--- start Raw records ---
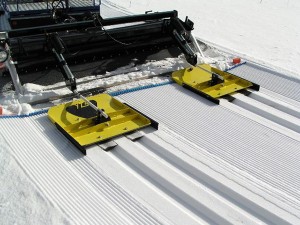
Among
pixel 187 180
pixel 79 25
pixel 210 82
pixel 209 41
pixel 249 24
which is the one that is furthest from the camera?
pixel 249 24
--- end Raw records ---
● **What you should do**: Reproduce the entries above word for word, leaving out the picture.

● **Result of this exercise**:
Among
pixel 187 180
pixel 79 25
pixel 210 82
pixel 209 41
pixel 249 24
which is the one that is furthest from the camera?
pixel 249 24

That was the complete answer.